Visual question answering task is to answer to natural language question based on images requiring extraction of information from both images and texts. Stacked Attention Networks(SAN) stacked several layers of attention to answer to complicated questions that requires reasoning.

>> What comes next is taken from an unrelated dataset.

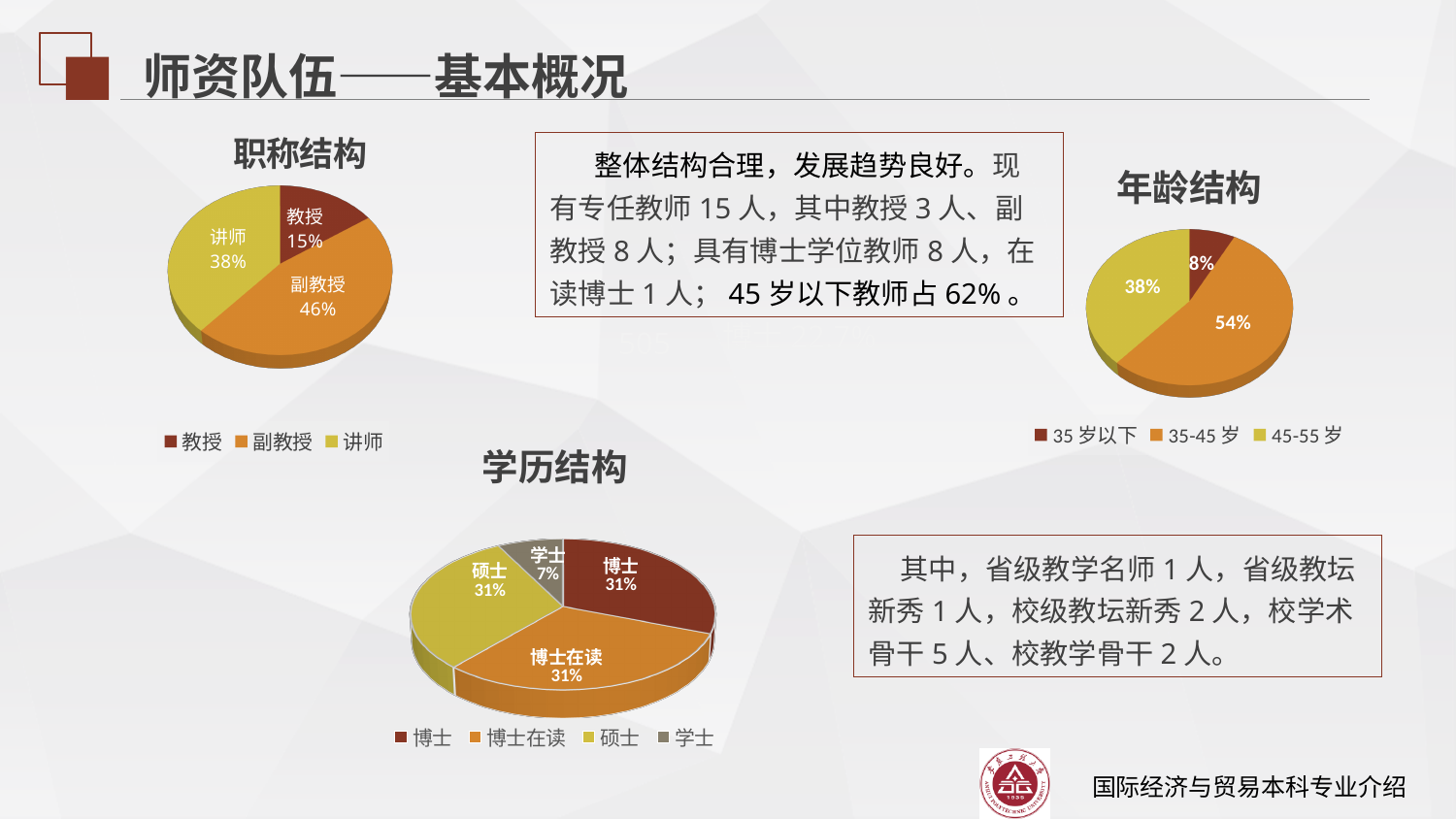
In the 学历结构 chart, what percentage is shown for 学士? 7% In the 年龄结构 chart, which age group has the smallest share? 35 岁以下 In the 职称结构 chart, what percentage is shown for 副教授? 46% In the 学历结构 chart, what percentage is shown for 博士在读? 31% In the 职称结构 chart, what percentage is shown for 教授? 15% In the 年龄结构 chart, what percentage is shown for the 35-45 岁 slice? 54% In the 年龄结构 chart, which is larger, the 35-45 岁 slice or the 45-55 岁 slice? 35-45 岁 In the 职称结构 chart, which category has the largest share? 副教授 In the 学历结构 chart, how many categories does the legend list? 4 In the 年龄结构 chart, how many categories does the legend list? 3 In the 职称结构 chart, what is the difference in percentage points between 讲师 and 教授? 23 What kind of chart is the 学历结构 chart? Pie chart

Multimodal Residual Network (MRN) points out weighted averaging of attention layers in SAN works as a bottleneck restricting the information of interaction between questions and images.
WHAT?
To address the bottleneck issue, MRN increased expressiveness of interaction between question and image by performing elementwise product instead of attention mechanism.
H_0 = \mathbf{q}\\
H_1(\mathbf{q}, \mathbf{v}) = W_{\mathbf{q}'}^{(1)}\mathbf{q} + \mathcal{F}^{(1)}(\mathbf{q}, \mathbf{v})\\
\mathcal{F}^{(k)}(\mathbf{q}, \mathbf{v}) = \sigma(W^{(k)}_{\mathbf{q}}\mathbf{q})\odot\sigma(W_2^{(k)}\sigma(W_1^{(k)}\mathbf{v}))\\
H_L(\mathbf{q}, \mathbf{v}) = W_{\mathbf{q}'}\mathbf{q} + \sum^L_{l=1}W_{\mathcal{F}^{(l)}}\mathcal{F}^{(l)}(H_{l-1}, \mathbf{v})\\
W_{\mathbf{q}'} = \prod^L_{l=1}W^{(l)}_{\mathbf{q}'}\\
W_{\mathcal{F}^{(l)}} = \prod^L_{m=l+1} W^{(m)}_{\mathbf{q}'}
So?
NRM achieved state-of-the-art result in open-ended and multiple-choice of VQA dataset.
Critic
There may be more sophisticated way to decide the level of logic instead of just stacking numerous layers.